[SET TASK A] In the forum thread about Sequoia and employee stock options, what percentage of its investments does Sequoia get to a liquidity event in the hypothetical?
[SET TASK B] Continue the forum thread about valuing Sequoia stock options from its last line.

Here's something to ponder: if the industry gets 20% and Seqouia gets 22% of
their investments to a liquidity event, Seqouia is doing fantastically well.
10% better!

But: how much does a 2% difference in likelihood affect the value of the stock
for employees?

Feel free to plug in Sequoia's actual numbers. I think you will find that they
do not underpay as much as you may suppose.

It would basically be a cheap way of getting in on their fund, assuming the
premium wasn't huge.

I would love to get in on their fund as well. But my post wasn't about
investing, it was about valuing stock options so you could understand what
they are worth on a risk-adjusted basis.

What's the difference?

Remember, when you invest alongside them you get all sorts of extra rights
like double dips, convertible shares, preferred, and a zillion other ways to
get money in situations at the expense of founders.

[GIVEN INFORMATION]
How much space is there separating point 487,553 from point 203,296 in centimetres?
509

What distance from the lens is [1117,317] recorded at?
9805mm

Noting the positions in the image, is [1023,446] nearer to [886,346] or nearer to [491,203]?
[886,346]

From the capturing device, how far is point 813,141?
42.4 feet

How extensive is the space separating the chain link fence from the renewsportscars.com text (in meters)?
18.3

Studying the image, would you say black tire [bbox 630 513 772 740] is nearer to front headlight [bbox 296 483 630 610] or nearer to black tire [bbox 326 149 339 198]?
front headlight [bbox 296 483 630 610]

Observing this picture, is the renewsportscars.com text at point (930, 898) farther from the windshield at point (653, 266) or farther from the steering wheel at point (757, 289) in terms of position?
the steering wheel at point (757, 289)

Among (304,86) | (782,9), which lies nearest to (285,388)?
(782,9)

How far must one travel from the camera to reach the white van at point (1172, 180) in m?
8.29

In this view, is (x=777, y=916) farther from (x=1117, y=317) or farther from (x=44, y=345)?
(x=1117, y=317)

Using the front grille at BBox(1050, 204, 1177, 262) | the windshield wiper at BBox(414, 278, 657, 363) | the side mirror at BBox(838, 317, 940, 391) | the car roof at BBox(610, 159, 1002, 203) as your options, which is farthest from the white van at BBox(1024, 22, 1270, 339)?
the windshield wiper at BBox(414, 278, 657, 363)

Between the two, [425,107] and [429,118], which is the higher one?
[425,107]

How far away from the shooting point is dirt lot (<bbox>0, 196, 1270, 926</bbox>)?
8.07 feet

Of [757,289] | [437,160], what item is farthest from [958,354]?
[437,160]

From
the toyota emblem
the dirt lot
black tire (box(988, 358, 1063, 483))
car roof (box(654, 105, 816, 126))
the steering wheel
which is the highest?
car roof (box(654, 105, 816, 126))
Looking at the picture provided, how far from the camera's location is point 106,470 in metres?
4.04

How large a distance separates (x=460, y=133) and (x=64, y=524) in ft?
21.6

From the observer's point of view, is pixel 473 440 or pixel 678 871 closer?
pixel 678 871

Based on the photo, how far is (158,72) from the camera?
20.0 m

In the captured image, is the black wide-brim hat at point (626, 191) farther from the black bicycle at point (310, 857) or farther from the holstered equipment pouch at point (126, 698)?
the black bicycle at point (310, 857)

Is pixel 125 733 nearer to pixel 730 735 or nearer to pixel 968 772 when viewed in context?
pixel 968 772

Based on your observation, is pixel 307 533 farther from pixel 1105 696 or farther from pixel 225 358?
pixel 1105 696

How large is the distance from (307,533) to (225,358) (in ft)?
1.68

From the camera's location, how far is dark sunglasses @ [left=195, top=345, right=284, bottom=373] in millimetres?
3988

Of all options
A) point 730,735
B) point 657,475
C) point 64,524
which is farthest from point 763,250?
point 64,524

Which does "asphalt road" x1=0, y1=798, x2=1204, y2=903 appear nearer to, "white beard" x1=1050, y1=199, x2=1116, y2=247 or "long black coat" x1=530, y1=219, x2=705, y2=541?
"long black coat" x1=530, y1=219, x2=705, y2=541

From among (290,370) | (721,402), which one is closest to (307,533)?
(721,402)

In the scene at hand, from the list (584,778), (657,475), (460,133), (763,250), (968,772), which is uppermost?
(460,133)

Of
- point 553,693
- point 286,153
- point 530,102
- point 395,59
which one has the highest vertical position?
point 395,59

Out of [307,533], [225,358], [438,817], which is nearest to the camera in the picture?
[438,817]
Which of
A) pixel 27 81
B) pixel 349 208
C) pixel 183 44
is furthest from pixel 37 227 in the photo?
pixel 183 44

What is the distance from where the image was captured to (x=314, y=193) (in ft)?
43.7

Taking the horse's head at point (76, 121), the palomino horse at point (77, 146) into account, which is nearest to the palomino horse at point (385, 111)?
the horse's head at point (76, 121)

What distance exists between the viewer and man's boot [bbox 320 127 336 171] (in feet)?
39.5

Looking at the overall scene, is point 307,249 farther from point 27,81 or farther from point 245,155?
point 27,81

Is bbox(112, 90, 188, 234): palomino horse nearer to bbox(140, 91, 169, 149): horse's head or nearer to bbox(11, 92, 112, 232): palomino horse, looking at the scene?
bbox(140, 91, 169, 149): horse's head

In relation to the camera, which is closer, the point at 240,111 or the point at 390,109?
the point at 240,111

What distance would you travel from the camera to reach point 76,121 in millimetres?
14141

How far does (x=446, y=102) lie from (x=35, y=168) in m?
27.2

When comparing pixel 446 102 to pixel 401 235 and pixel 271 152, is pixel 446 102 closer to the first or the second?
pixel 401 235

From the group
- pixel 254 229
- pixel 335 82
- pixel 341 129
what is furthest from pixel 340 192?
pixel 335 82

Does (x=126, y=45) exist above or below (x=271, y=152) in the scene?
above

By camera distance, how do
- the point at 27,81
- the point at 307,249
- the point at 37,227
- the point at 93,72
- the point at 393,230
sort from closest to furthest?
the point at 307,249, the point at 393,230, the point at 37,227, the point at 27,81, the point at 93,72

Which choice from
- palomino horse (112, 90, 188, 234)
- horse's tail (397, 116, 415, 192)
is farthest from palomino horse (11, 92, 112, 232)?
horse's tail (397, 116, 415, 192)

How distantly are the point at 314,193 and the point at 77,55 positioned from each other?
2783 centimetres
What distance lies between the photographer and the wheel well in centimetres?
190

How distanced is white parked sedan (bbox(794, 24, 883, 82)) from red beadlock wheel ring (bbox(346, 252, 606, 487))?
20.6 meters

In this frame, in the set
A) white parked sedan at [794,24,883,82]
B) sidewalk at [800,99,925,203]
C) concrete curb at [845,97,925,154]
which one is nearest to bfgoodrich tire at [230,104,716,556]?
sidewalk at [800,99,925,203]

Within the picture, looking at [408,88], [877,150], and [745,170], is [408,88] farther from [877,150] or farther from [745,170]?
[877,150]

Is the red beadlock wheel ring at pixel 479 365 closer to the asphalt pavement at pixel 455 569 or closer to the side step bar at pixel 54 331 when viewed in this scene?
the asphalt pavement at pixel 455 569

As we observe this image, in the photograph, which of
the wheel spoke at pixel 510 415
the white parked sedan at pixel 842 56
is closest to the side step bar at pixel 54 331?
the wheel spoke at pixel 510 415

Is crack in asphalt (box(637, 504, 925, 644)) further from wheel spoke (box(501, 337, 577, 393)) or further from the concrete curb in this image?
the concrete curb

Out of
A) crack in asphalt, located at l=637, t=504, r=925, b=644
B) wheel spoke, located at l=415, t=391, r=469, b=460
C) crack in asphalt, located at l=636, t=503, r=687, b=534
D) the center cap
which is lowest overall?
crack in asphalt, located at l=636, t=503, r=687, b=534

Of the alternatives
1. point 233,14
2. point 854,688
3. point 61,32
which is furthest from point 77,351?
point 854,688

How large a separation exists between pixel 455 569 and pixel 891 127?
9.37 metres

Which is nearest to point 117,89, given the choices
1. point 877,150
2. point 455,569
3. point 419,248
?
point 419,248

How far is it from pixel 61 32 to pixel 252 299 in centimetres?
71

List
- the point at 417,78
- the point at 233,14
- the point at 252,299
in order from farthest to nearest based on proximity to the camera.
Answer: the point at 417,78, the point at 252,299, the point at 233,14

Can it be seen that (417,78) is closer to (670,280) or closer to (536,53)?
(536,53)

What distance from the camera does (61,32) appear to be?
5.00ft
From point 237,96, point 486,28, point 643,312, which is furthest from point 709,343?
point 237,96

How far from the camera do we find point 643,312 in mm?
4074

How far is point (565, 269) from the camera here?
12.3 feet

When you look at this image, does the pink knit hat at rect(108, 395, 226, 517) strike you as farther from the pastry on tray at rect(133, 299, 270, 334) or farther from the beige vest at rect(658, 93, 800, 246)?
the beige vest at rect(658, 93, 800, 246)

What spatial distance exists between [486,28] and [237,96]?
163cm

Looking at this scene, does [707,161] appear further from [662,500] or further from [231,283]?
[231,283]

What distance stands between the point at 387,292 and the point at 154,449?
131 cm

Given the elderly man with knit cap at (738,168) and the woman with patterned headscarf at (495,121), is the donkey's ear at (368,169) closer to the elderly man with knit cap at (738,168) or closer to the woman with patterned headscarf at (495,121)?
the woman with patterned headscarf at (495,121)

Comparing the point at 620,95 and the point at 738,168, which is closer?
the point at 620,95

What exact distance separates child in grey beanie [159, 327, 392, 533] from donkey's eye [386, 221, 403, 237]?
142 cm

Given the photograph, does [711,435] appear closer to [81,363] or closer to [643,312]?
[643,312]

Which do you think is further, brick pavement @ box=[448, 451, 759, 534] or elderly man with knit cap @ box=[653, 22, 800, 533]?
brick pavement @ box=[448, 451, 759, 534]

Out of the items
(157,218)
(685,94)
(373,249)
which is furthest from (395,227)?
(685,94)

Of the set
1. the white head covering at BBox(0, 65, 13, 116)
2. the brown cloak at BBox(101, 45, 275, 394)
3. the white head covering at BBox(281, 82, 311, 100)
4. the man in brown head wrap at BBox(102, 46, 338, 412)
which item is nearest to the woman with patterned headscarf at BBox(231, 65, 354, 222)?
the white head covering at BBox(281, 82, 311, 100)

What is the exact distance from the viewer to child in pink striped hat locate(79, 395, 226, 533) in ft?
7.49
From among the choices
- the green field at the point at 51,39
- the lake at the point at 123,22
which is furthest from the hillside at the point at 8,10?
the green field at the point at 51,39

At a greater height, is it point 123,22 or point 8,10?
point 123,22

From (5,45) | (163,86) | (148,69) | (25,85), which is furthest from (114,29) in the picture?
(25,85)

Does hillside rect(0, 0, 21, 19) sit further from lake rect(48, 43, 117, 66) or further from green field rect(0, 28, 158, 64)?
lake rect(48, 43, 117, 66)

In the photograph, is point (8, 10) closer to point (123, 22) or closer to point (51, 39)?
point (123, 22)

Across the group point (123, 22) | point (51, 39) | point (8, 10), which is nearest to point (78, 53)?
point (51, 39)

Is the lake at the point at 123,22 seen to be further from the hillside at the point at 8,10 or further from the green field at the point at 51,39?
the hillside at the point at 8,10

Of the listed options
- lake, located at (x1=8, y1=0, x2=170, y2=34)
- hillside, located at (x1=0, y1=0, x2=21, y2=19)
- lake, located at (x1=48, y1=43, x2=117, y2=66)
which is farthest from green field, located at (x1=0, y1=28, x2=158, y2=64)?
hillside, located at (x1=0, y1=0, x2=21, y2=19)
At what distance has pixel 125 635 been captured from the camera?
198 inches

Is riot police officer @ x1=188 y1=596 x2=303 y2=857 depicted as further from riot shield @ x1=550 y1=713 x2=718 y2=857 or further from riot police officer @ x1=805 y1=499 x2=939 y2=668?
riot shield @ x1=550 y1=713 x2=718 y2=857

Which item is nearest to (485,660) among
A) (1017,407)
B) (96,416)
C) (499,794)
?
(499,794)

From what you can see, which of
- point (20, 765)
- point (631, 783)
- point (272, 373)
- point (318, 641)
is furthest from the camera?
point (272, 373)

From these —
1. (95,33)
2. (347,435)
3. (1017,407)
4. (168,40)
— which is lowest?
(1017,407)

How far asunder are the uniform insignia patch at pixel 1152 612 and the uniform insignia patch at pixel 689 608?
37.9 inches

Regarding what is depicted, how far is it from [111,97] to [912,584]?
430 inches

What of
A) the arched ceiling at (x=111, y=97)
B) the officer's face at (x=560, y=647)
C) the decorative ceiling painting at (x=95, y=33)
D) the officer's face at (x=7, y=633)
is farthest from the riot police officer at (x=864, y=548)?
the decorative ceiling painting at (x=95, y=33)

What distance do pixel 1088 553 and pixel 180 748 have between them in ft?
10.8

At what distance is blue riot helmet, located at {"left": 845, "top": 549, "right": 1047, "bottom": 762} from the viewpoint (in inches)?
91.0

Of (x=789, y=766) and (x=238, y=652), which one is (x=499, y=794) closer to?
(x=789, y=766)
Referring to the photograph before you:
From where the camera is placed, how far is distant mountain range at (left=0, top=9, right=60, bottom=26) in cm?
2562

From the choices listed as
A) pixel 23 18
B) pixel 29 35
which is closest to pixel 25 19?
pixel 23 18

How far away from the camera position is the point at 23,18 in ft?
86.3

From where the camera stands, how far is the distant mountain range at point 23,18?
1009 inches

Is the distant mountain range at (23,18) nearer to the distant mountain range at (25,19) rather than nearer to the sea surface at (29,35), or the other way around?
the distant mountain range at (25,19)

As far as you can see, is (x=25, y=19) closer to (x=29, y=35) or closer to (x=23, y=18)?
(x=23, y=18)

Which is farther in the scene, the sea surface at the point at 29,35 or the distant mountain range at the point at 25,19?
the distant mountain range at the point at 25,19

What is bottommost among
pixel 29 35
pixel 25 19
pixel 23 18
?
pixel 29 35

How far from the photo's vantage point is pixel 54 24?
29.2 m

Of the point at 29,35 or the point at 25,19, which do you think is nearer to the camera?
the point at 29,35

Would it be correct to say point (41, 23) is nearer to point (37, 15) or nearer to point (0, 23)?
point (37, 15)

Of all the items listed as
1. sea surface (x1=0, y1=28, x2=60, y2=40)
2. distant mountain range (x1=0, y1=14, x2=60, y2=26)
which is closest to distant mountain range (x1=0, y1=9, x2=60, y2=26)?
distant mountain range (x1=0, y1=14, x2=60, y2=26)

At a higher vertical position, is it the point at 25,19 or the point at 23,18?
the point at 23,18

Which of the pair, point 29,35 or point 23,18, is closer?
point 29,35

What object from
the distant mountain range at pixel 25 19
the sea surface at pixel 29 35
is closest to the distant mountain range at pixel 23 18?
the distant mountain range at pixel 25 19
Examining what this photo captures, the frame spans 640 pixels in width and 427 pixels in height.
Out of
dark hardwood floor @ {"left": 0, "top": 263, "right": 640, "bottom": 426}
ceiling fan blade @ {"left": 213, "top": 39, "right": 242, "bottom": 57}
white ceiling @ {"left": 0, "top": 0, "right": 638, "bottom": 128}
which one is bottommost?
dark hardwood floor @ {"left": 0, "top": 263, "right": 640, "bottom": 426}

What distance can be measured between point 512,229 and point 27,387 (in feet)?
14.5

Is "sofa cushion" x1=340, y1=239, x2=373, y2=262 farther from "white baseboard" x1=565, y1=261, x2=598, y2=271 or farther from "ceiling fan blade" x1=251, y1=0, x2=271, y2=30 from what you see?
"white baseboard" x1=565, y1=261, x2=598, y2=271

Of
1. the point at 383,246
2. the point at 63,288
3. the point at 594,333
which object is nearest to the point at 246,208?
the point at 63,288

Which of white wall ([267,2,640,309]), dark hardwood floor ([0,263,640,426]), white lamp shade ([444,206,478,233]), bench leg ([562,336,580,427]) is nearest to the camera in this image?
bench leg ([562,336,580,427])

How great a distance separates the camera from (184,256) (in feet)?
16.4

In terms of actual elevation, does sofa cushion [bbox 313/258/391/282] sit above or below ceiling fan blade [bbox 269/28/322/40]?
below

[FINAL ANSWER A] 22%

[FINAL ANSWER B]
This is why it is very important not to assume that just because a name brand
VC invests in a company that employee options or founder shares are somehow
worth as much as you might pay for those same shares if you are the same VC.

If anything, employee options are worth much, much less, because VCs can get
some of their money back if there is a modest wind-up or merger, whereas
employees only cash out if there is a major event.

------
far33d
I think paul bucheit's post <http://paulbuchheit.blogspot.com/2007/03/equity-
math-for-startups.html> is a much more clear explaination of the same
concepts.